══ DOCUMENT SECTION ══
Maybe because it’s summer, and everybody’s thinking about vacations, or maybe it’s just a coincidence, but we’ve been spending a lot of time talking with people these past two weeks about taking a break from treatment or drastically cutting back on treatment, etc.
All of it has us wondering about how to think sensibly about these types of decisions.
After some consideration, we decided that there are three important questions:
1. How serious was the problem that led you into treatment in the first place?
2. How urgent is your feeling that you need to reduce or stop therapy?
3. How long have you been seeing this person?
The warning signs are when somebody who had a potentially life threatening condition suddenly feels an urgent need to cut back on treatment, especially if this treatment has been going on for awhile.
To give an extreme analogy, we probably all recognize that there is something a little strange about the thinking of someone who has just come through an intensive treatment for cancer who, learning that the cancer is in remission, decides to take a break from seeing his or her oncologist or getting any further studies, on the grounds that they are feeling good and thinking about cancer is depressing. It’s not too difficult to see how the case of someone who has only recently come through intensive treatment for suicidal depression, and is feeling good, and now decides to take a break from treatment is potentially similar to the person who has just gone into remission from cancer.It’s not that we think that everyone should be in treatment forever. There aren’t enough good therapist and psychiatrists to treat all the people who need help. It’s just that the process of ending or winding down treatment, needs more attention than many people give it. We’d like to see a couple of things.
═══
══ MATERIAL SUPPLIED ══
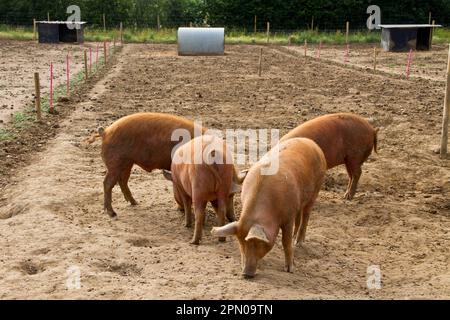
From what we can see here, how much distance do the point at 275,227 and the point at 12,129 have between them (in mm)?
7541

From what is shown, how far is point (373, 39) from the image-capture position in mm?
32188

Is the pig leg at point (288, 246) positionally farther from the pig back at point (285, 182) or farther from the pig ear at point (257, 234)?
the pig ear at point (257, 234)

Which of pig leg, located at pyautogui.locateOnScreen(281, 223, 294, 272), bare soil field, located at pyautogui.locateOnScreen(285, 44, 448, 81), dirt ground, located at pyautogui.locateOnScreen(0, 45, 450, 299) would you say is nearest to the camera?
dirt ground, located at pyautogui.locateOnScreen(0, 45, 450, 299)

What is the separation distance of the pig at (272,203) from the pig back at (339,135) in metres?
1.54

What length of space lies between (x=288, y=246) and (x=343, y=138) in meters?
2.64

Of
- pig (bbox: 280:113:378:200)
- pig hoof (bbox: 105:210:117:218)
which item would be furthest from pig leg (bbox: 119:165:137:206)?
pig (bbox: 280:113:378:200)

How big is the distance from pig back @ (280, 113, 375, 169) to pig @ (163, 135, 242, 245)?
1482 millimetres

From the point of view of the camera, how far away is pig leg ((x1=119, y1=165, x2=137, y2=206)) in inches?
285

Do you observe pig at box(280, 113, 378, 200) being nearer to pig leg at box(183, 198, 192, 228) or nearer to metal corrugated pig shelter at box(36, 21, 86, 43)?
pig leg at box(183, 198, 192, 228)

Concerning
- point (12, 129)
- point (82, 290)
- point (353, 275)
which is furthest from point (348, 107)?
point (82, 290)

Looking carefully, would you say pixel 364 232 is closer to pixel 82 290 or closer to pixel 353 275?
pixel 353 275

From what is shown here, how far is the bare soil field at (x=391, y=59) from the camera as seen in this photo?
1973 cm

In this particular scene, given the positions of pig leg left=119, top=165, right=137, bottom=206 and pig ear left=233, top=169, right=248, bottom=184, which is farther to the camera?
pig leg left=119, top=165, right=137, bottom=206

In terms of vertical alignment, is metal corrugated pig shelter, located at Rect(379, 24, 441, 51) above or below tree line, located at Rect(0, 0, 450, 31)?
below
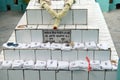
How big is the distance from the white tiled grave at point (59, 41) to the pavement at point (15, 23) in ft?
8.15

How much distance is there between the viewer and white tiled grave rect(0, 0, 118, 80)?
15.7ft

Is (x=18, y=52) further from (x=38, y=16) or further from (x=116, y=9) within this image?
(x=116, y=9)

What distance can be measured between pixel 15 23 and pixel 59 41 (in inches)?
179

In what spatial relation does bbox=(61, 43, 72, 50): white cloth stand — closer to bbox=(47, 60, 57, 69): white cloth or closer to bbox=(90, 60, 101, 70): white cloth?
bbox=(47, 60, 57, 69): white cloth

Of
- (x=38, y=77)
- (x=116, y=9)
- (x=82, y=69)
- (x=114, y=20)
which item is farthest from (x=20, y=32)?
(x=116, y=9)

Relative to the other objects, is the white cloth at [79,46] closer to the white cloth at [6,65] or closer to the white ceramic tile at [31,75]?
the white ceramic tile at [31,75]

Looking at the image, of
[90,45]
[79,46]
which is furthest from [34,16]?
[90,45]

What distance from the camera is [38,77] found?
15.9 feet

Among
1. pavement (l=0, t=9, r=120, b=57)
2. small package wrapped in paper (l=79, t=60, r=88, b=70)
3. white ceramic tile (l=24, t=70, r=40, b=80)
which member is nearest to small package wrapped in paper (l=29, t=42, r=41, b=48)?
white ceramic tile (l=24, t=70, r=40, b=80)

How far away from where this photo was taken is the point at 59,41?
5402mm

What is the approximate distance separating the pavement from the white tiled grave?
248cm

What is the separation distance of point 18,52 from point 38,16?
31.9 inches

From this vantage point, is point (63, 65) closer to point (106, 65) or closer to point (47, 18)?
point (106, 65)

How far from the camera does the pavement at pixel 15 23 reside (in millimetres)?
8579
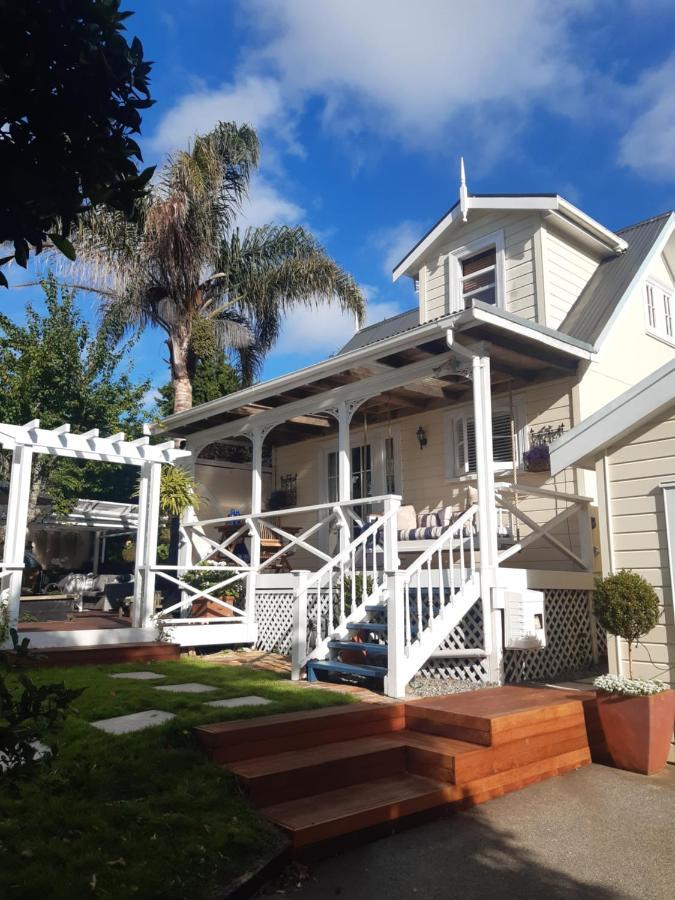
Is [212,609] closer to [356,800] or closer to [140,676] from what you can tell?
[140,676]

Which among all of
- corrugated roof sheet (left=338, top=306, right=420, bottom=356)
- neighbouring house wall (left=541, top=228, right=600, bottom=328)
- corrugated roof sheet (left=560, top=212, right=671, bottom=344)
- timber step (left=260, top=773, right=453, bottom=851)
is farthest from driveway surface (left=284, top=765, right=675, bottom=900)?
corrugated roof sheet (left=338, top=306, right=420, bottom=356)

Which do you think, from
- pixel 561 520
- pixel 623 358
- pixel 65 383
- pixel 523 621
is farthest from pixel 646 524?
pixel 65 383

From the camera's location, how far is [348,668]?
684cm

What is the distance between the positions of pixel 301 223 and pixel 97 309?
5592mm

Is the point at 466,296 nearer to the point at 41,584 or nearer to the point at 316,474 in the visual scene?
the point at 316,474

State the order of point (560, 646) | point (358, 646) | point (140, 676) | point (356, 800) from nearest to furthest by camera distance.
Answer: point (356, 800), point (358, 646), point (140, 676), point (560, 646)

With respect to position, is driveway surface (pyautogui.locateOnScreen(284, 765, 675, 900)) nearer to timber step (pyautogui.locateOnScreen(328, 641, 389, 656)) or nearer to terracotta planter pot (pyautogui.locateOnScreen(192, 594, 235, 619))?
timber step (pyautogui.locateOnScreen(328, 641, 389, 656))

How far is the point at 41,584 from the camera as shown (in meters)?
16.4

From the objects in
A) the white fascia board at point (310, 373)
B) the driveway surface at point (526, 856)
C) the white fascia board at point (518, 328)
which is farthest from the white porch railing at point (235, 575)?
the driveway surface at point (526, 856)

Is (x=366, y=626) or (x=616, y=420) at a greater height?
(x=616, y=420)

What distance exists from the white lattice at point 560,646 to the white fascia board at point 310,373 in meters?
3.36

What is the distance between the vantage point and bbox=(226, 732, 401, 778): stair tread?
4.30 m

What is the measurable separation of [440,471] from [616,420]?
14.6 feet

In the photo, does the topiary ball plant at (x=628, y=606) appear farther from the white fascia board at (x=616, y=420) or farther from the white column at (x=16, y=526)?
the white column at (x=16, y=526)
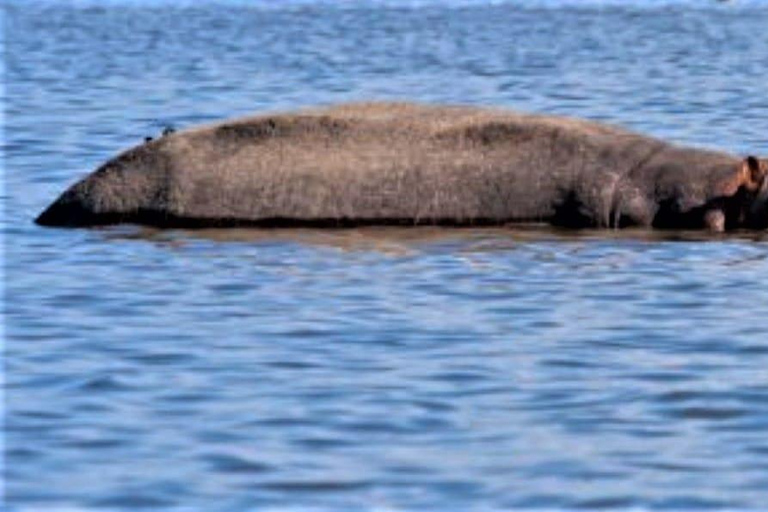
═══
» PROMPT A: Sum up the piece about taking a break from therapy in two sentences.
» PROMPT B: Turn the paragraph of the piece about taking a break from therapy that begins "The warning signs are" into a short list.
» PROMPT C: Pick up the piece about taking a break from therapy after its last sentence and keep writing.

» TASK RESULT A: After many recent talks with people about taking a break from treatment or sharply cutting back, the writers name three questions to weigh: how serious the original problem was, how urgent the wish to reduce or stop therapy feels, and how long the person has been seeing this therapist. They say a warning sign is when someone who had a possibly life-threatening condition suddenly feels an urgent need to cut back, especially after long treatment, and that while not everyone should stay in treatment forever, ending or winding down treatment needs more attention than many people give it.

» TASK RESULT B:
Warning signs:
- The person had a potentially life-threatening condition.
- They suddenly feel an urgent need to cut back on treatment.
- The concern is greater if the treatment has been going on for a while.

» TASK RESULT C:
1. Some thought about what is an appropriate level of monitoring or self monitoring for a return of symptoms. The fact of the matter is that, the feeling that you want to take a break from treatment can easily end up being reflected in a wish to pay no attention to early symptoms. This can be potentially disastrous. We are always more optimistic about a reduction in treatment frequency if there is a strong commitment to continuing mood charting, for example.
2. A plan about what signs or symptoms might suggest resuming treatment or increasing the frequency. This is better done now when you are feeling good than waiting until you are feeling a little “off” – but at the same time trying not to acknowledge that because it makes you feel even worse to see what is happening.
Talk about it with your therapist or psychiatrist first. Develop that plan. And then try making the change. And try not to set it up so that it is a “failure” if you need to modify the plan for reduction.